Mexican gay movie




Gay characters have appeared in Mexican cinema since the s, but were not integrated until the ficheras of the s. After this genre of sexploitation comedy, Mexico produced films as part of the wave of Maricón cinema.

mexican gay movie

Dona Herlinda and Her Son () A no-budget Mexican curio from the s that feels like it couldn’t have been made at any other time, this comedy of bourgeois manners follows a pushy mother’s determination to ensure her son gives her a grandchild. Only thing is, he’s gay and shacked up with a besotted musical student in Guadalajara.

Films

Así es amigues, hay mucho cine LGBT+ mexicano. 1. Quebranto es un documental que cuenta la historia de Coral Bonelli, quien a sus pocos años de edad era un intérprete conocido como Pinolito. From Y tu mamá también to A Fantastic Woman, these are the best movies from Latin America with LGBTQ+ stories and characters.
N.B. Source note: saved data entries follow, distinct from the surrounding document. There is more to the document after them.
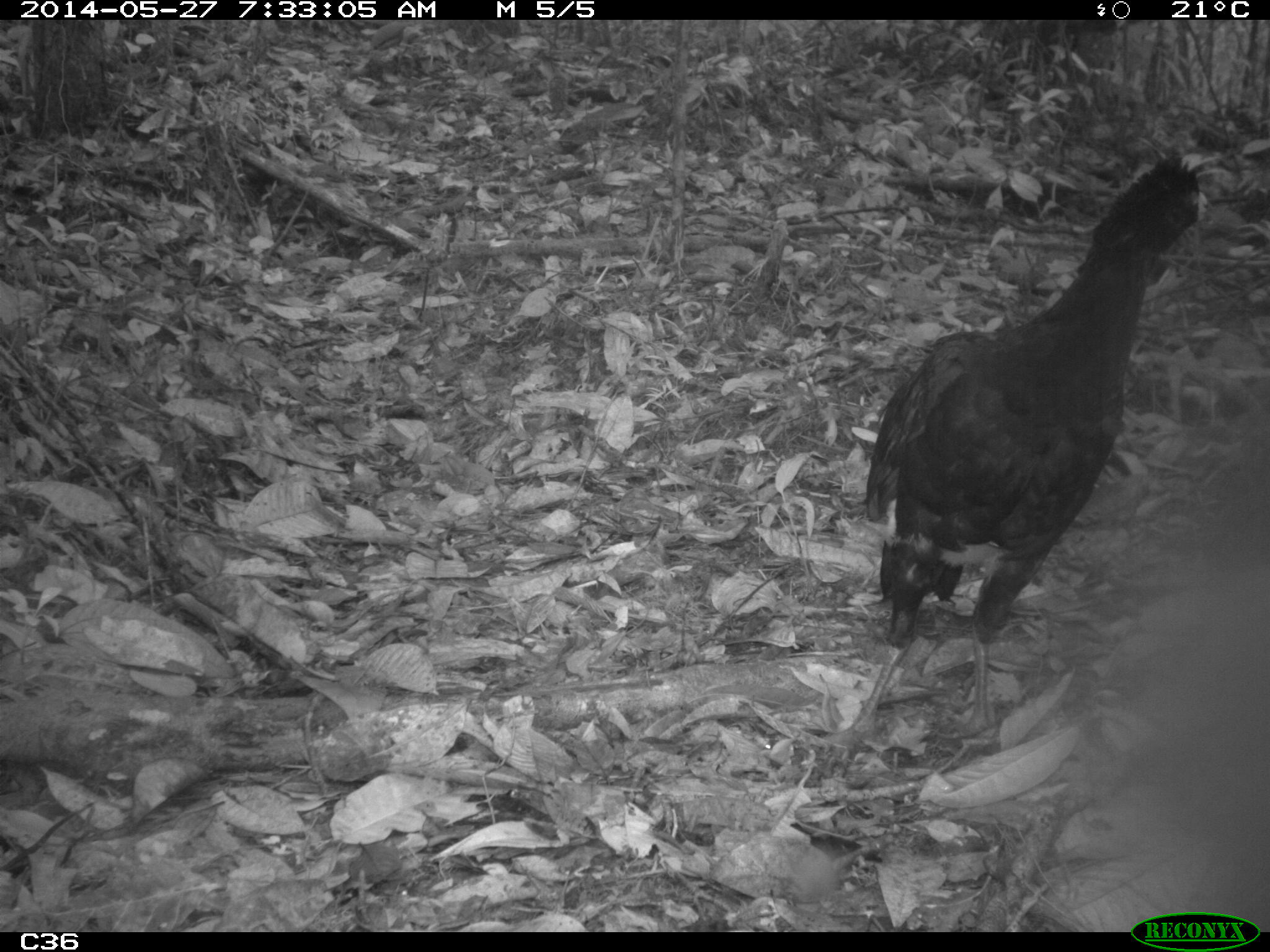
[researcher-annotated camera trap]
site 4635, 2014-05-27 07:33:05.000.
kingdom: Animalia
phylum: Chordata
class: Aves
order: Galliformes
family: Cracidae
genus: Crax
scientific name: Crax alector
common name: black curassow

Family honor, greed, machismo, homophobia, and the dreams of whores collide in a Mexican town.

Rich, elderly Don Alejo is poised to sell the town for a profit, needing only to buy a whorehouse to own all the buildings and close the deal. Today, a growing number of films feature LGBT characters and themes, and major venues, mostly in the three big cities of Mexico City, Monterrey, and Guadalajara, freely exhibit them.

These films flicker in the darkness of theaters, but they are as powerful a force for activism as any march or protest movement. The character was seen as an example of bourgeois decadence, and de Fuentes, the greatest Mexican filmmaker of the 30s, unwittingly helped to fuel animosity toward gay and bisexual men.

For generations, Mexican audiences mocked the effete male fashion designer or hairdresser, the gossipy waiter at the cabaret, or the ridiculous transvestite who often pretends to be an older lady or assumes the role of a prostitute. The entire paradigm of LGBT was reduced to a vehicle for romantic and sexual misunderstandings in classic cinema, and homophobic double-entendres in sex comedies. If the s were the crescendo of homophobic misrepresentations in cinema, they also saw the birth of the first notable exceptions.

Another rara avis of that generation was the director Jaime Humberto Hermosillo, who made a number of groundbreaking movies under extraordinary constraints. That he achieved these milestones during an era when the Mexican film industry had been largely nationalized and under the control of institutional censors makes it that much more remarkable. Few filmmakers — in Mexico or elsewhere — can boast filmographies as fiercely independent as Hermosillo.

Indeed, gay and bi characters emerged as the bastard sons of state-backed cinema in the 70s and 80s, progressing through various stages of exploitation. The film was only ever screened a single time publicly and then hastily buried in university archives while the notoriety and infamy of its censorship and prohibition grew to legendary proportions.

None of these stories had a happy ending. Condemnation, ignominy, and death always loomed over those who were considered different, but these films were nevertheless part of the same generation that took to the streets to stage the first public gay, lesbian, and bi demonstrations and demand their rights. A young Jaime Humberto Hermosillo behind the scenes. As a gay man and a filmmaker myself, I began making movies inspired by this rich tradition of queer Mexican cinema, and the many cinematic craftsmen who embraced both masculinity and same-sex love.

Even in the early 90s, however, when I was making my first student films, cultural and institutional homophobia still greeted me at every turn. The urban homosexual young men I wanted to portray were completely absent from the official Mexican cinema world, so I made it my mission to depict them. The focus characters had to move away from their identity or orientation and focus instead on their burning search for affection.

The desire for physical, bodily love became for me not merely a cinematic motif, but a political crusade. During the many right-wing Mexican administrations in the early years of this century, queer filmmakers leaned into the cinema of sexual dissidence. The early days were tough. We were attempting cinematic approaches that strayed from conventional style. We were investigating, through the making of our films, the use of uninterrupted sequence shots, the fragmentation of bodies on screen, negative space, and so forth.

Published July 1, Slava Mogutin fled Russia to the US as a political refugee, but his true home is wherever artistic freedom thrives. Bruce LaBruce has been told his work is too ographic for the art world, and too artsy for the world. Amid the neon wash of urbanscapes thrumming with erotic energy, Tsai Ming-liang reveals the queerness beneath the surface of all things. View fullsize. Translated from Spanish by Chucho E.